# EXTRACT TO READ:
▶

Product Manager’s Job: Manage Speed

April 19, 2009 at 4:24 pm Leave a comment

In today’s global, 24/7 world, time-to-market is a key strategic factor.   40% of the major American corporations that existed in 1975 do not exist today (source:  Winning at New Products, Robert G. Cooper).  Windows of opportunity are smaller, and more crowded, than ever before with more companies trying to get to market with new and innovative products.  SPEED IS THE PIVOTAL COMPETITIVE WEAPON.  Yes, I’m “shouting” this.  It’s all about speed.  Sort of.

This shouldn’t be translated into speed at all costs.  Speed at all costs is deadly.  

Adequately managing the product and project process is something exceptional product managers need to drive.  Cutting corners and skipping vital steps, like vetting requirements with real customers, usability studies, business case validation are high-risk decisions.  The goal and the challenge for today’s product management and product development teams is to accelerate the process and bring products to market that win, not just bring something to market.

Why is speed so important?

1.  Speed in itself generates competitive advantage, so long as the product meets customer needs. Ill conceived products give no competitive advantage.    Speed enables companies and products to:  react to changing market conditions, quickly meet customer needs to give them a competitive advantage, and establish a beachhead for your product ahead of the competitors.

◀

Pick up the article on managing speed in product management right after its last sentence and carry it forward. The items that follow are separate material and are not part of the article on product management.

# DATASET ROWS:
▶

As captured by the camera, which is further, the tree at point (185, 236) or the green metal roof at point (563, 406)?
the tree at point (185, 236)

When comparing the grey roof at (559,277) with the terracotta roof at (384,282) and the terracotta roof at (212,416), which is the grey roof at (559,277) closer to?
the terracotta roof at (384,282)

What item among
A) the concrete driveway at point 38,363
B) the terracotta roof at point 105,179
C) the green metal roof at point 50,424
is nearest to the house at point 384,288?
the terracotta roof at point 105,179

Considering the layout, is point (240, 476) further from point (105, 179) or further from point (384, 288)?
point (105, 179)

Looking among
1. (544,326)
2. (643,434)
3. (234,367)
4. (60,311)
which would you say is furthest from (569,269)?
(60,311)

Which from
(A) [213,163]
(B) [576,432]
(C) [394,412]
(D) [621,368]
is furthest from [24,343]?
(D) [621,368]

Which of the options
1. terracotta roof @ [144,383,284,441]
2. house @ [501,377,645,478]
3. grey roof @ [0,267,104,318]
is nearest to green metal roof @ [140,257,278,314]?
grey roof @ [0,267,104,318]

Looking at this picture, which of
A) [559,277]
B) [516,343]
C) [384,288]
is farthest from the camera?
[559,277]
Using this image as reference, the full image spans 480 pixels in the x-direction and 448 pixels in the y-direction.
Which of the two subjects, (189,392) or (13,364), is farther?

◀
▶

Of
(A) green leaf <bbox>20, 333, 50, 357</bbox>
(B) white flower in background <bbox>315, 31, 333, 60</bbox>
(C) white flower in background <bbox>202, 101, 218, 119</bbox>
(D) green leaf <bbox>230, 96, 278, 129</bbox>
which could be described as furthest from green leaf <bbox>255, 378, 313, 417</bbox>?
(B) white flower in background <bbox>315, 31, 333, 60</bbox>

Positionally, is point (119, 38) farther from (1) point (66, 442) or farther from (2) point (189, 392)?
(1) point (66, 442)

◀
▶

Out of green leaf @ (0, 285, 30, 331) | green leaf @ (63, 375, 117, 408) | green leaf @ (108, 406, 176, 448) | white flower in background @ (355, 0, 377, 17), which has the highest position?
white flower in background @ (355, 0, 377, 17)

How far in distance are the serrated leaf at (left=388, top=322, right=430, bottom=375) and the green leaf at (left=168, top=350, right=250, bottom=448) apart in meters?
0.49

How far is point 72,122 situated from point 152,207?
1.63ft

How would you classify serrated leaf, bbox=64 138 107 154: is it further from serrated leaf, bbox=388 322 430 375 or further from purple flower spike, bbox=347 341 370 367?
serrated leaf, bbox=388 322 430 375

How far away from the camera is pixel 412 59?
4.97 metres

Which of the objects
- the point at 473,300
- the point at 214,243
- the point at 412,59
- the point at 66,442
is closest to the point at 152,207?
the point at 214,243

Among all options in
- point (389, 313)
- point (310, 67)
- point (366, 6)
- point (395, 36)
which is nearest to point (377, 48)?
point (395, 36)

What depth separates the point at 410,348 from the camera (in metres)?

◀

# OUTPUT:
2. Speed means profits.   Products have fixed lifetimes; fixed windows of opportunity.  The earlier your product is in the market, the more time you have to reap revenue and profits.    Once you are in the market, your marketing budget gets spent acquiring market share.  If you’re there first, you can more easily get it for less cost.  Then your job is to hang on to your customers and your competitors have to spend to steal them from you (unless you stop managing your product).

3.  Speed better ensures you hit the target.  Market conditions change quickly.  New technologies, new products, new competitors change more during a long development cycle.  Shortening time to market reduces the risk that your product will not meet customer needs.    And having a process that optimizes for speed means when the market does change, you have the tools to react.

New product development is expensive, risky and exciting.  Product Managers need to push their companies to retool to optimize for ‘Smart Speed’:  repeatable rapid execution process using product management and product development best practices.

Entry filed under: New Product Development, Product Planning, Strategic Planning. Tags: , , .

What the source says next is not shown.